··· Data to examine

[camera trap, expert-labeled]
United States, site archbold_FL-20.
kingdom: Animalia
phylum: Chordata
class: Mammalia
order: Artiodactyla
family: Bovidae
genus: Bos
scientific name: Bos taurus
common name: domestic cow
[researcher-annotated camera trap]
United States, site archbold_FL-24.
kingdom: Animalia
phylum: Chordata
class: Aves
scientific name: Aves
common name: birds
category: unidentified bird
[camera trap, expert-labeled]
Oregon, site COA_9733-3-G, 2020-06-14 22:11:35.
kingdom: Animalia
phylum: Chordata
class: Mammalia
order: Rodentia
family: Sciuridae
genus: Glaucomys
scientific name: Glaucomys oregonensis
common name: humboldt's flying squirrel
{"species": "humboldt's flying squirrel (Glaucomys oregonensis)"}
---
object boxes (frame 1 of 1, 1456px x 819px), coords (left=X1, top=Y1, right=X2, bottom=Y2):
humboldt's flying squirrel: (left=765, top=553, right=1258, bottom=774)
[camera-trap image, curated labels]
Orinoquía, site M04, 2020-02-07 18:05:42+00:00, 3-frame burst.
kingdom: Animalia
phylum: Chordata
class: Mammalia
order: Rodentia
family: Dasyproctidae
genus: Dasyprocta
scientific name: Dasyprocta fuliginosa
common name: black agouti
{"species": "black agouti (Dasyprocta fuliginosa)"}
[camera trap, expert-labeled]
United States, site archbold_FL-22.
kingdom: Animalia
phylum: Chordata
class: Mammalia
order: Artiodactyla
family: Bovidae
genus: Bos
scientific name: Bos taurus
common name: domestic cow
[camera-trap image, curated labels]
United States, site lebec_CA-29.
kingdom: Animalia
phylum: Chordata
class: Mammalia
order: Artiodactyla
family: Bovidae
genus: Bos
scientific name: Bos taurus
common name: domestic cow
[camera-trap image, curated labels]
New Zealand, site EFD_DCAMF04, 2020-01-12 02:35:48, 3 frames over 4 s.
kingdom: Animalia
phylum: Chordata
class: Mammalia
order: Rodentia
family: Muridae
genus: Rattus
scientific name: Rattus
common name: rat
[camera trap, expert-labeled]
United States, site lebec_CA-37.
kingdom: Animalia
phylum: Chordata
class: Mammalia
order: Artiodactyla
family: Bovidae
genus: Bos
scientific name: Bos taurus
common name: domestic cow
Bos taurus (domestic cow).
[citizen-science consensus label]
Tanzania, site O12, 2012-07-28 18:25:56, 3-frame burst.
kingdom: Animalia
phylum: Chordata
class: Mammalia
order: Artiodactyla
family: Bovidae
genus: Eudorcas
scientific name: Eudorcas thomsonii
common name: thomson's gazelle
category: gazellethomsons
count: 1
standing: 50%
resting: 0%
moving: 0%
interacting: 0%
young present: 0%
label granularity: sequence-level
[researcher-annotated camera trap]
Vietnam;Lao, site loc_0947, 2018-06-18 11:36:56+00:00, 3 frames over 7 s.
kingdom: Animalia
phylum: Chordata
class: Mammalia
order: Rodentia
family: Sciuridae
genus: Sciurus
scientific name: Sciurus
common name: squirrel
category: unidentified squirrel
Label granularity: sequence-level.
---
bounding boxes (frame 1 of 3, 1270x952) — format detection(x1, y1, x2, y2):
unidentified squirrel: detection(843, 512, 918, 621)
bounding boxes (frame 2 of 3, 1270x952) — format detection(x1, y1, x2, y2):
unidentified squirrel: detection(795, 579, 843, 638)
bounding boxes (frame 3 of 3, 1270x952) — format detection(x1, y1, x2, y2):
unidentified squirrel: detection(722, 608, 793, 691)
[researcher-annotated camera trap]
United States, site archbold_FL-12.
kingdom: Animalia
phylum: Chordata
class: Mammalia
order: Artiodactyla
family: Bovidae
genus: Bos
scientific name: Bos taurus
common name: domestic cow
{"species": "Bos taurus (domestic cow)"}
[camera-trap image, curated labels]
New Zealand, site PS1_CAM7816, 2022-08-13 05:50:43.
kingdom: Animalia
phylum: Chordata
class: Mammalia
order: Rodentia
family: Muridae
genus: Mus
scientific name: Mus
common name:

······

» What you are asked to do
Precisely reproduce the lines of the entries, beginning at the first and ending at the one containing "common name: black agouti". Add nothing.

» The answer
[camera trap, expert-labeled]
United States, site archbold_FL-20.
kingdom: Animalia
phylum: Chordata
class: Mammalia
order: Artiodactyla
family: Bovidae
genus: Bos
scientific name: Bos taurus
common name: domestic cow
[researcher-annotated camera trap]
United States, site archbold_FL-24.
kingdom: Animalia
phylum: Chordata
class: Aves
scientific name: Aves
common name: birds
category: unidentified bird
[camera trap, expert-labeled]
Oregon, site COA_9733-3-G, 2020-06-14 22:11:35.
kingdom: Animalia
phylum: Chordata
class: Mammalia
order: Rodentia
family: Sciuridae
genus: Glaucomys
scientific name: Glaucomys oregonensis
common name: humboldt's flying squirrel
{"species": "humboldt's flying squirrel (Glaucomys oregonensis)"}
---
object boxes (frame 1 of 1, 1456px x 819px), coords (left=X1, top=Y1, right=X2, bottom=Y2):
humboldt's flying squirrel: (left=765, top=553, right=1258, bottom=774)
[camera-trap image, curated labels]
Orinoquía, site M04, 2020-02-07 18:05:42+00:00, 3-frame burst.
kingdom: Animalia
phylum: Chordata
class: Mammalia
order: Rodentia
family: Dasyproctidae
genus: Dasyprocta
scientific name: Dasyprocta fuliginosa
common name: black agouti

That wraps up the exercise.